The date of maturity is the date at which the principle amount due on any note draft acceptance bond or another loan instrument is due. This date is usually found on the certification of the particular instrument the principal investment will be returned to the investor and the interest payments, which are regularly distributed throughout the duration of the bond stop rolling in. The date of maturity is also a reference to the end of the date (due date) when an installment loan has to be returned in full.
Breaking Down Date for Maturity
The maturity date is the life span of an investment, and informs investors when they can expect to get their principal back. A 30-year mortgage therefore will mature three years after the date it was granted, while two-year Certificate of Deposit (CD) will have its date of maturity twenty-four months from the time it was created.
The date of maturity also defines the time frame in the period during which investors are entitled to interest payments. It is crucial to be aware that some debt instruments, like Fixed-income bonds are “callable,” in which the issuer has the right to repay the principal at anytime. Therefore, investors must inquire prior to purchasing any fixed-income securities regarding whether the bonds can be called or not.
In the case of derivative contracts, such as options or futures the term “maturity date” is often used to be a reference to the contracts expiration date..
Dates of maturity are used to classify bonds and other kinds in securities to one or more of three categories:
- Short-term: Bonds that mature within one to three years.
- Medium-term: Bonds due within 10 or more years.
- Long-term. The bonds mature over longer durations However, a typical instrument of this kind is the thirty-year Treasury bond. When it is issued the bond starts to extend the interest rate, usually every six months until the 30 year loan is finally repaid.
Its classification system is extensively used in the financial industry and attracts cautious investors that appreciate the transparent timetable, which outlines when their principal is due to be returned.
The Relationships between Maturity Date and Coupon Rate in addition to Yield at Maturity
Bonds that have longer maturities generally have more attractive coupon rates than comparable bond types with shorter maturities. There are many reasons for this phenomenon. In the first place, the possibility of a company or the government going into default on loan is increased the more far into the future you anticipate. In addition, the rate of inflation will likely to increase, as time. These variables must be included into the returns Fixed income investors get.
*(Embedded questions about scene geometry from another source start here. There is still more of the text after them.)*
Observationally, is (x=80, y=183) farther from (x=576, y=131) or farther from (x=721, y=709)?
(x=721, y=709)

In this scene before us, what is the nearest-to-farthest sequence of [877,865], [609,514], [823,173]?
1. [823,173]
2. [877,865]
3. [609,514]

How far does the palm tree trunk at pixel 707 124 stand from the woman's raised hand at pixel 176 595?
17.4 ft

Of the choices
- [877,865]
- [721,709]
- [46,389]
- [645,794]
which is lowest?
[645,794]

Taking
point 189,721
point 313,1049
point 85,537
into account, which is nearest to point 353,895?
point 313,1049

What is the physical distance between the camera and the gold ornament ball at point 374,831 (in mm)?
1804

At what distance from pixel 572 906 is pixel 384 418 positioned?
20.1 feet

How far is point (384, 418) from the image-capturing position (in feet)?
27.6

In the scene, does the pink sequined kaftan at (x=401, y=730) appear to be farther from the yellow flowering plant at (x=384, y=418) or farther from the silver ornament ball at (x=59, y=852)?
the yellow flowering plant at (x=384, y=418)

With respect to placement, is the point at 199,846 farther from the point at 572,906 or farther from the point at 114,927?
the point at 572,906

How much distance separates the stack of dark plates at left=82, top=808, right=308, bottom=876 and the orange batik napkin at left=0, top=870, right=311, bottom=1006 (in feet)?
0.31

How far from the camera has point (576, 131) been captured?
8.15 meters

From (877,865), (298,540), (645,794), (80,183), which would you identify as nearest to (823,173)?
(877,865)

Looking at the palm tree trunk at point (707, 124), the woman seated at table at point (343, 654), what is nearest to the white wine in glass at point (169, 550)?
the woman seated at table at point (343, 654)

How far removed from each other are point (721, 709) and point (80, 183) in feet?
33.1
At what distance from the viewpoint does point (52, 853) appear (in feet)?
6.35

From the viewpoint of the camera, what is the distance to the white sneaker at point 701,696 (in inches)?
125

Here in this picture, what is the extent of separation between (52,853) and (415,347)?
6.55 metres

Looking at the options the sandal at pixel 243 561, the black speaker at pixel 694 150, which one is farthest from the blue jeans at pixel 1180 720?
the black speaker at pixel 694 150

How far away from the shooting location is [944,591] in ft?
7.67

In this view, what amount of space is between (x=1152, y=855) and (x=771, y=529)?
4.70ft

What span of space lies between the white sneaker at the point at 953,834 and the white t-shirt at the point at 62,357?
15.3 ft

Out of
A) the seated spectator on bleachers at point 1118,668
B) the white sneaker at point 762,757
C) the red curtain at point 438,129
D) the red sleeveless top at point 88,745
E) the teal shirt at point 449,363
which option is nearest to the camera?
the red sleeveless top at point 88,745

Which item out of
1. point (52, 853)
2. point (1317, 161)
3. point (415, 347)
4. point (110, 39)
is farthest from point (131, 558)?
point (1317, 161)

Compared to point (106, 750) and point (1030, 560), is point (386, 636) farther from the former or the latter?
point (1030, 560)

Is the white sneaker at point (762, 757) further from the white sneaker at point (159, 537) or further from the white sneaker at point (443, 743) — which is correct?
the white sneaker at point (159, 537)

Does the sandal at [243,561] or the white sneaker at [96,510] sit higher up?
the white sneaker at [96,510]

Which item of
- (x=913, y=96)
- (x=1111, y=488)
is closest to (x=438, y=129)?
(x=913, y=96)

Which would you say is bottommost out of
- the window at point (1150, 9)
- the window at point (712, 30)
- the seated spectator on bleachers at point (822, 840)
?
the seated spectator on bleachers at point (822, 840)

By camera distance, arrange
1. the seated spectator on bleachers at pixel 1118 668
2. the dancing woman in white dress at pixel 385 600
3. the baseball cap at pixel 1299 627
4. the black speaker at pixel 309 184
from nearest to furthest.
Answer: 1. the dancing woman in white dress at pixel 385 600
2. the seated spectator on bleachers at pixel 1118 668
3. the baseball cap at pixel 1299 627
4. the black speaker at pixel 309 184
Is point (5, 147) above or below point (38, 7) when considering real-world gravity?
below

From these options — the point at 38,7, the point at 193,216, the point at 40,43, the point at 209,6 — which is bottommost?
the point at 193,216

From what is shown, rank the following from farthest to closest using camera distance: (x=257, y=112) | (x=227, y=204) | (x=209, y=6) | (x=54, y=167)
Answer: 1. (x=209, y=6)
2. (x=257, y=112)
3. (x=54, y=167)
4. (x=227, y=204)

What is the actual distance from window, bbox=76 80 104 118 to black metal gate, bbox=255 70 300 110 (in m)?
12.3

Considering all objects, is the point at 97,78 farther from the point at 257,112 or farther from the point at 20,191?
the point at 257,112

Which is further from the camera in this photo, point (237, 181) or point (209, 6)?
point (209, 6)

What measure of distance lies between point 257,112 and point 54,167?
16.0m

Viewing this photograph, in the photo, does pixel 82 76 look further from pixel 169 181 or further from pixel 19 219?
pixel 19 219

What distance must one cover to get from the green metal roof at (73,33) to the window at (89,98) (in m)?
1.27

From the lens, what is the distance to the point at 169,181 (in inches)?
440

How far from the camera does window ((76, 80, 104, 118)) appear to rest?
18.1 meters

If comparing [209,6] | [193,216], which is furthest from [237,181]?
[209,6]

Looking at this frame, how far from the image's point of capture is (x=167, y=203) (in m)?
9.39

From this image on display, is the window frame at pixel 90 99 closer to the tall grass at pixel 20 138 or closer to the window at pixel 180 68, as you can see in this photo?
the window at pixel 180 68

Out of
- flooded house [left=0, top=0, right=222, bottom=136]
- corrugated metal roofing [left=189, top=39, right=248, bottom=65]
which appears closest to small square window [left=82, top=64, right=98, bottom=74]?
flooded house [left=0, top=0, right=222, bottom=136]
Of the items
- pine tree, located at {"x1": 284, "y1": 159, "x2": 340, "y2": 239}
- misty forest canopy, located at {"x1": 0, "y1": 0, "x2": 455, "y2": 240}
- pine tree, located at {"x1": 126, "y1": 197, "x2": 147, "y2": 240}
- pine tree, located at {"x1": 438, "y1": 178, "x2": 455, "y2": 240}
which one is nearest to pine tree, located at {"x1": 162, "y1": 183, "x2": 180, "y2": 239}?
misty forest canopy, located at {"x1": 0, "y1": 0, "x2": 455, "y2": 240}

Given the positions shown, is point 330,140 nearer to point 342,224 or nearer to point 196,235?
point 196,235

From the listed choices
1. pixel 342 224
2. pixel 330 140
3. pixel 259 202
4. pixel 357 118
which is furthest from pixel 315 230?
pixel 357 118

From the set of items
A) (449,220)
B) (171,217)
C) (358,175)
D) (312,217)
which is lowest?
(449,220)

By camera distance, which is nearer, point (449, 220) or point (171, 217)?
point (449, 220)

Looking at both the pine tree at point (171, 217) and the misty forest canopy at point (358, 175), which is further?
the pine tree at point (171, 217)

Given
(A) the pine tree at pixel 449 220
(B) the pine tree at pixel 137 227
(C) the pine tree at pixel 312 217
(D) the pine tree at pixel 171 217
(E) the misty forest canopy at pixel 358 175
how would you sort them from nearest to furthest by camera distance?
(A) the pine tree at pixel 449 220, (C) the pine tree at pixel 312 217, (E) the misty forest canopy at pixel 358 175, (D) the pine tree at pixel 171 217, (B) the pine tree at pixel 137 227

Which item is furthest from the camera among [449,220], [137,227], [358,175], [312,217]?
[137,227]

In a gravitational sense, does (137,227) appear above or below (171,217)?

For illustration, think of an example of an investor who purchased the bond in 1996 30 years of Treasury bond, which had an expiration date of May 26 the 26th of May, 2016. If we use an index called the Consumer Price Index (CPI) as the metric for the bond, the hypothetical investor was able to see the rise of U.S. prices, or rate of inflation that was greater than 218% over the period he owned the bond. This is an excellent illustration of how inflation grows as time passes. In addition when bonds get closer to its expiration date it’s rate of yield (YTM) and the rate of coupon begin to increase, due to the fact that the bond’s value becomes less volatile the closer it is to its maturation.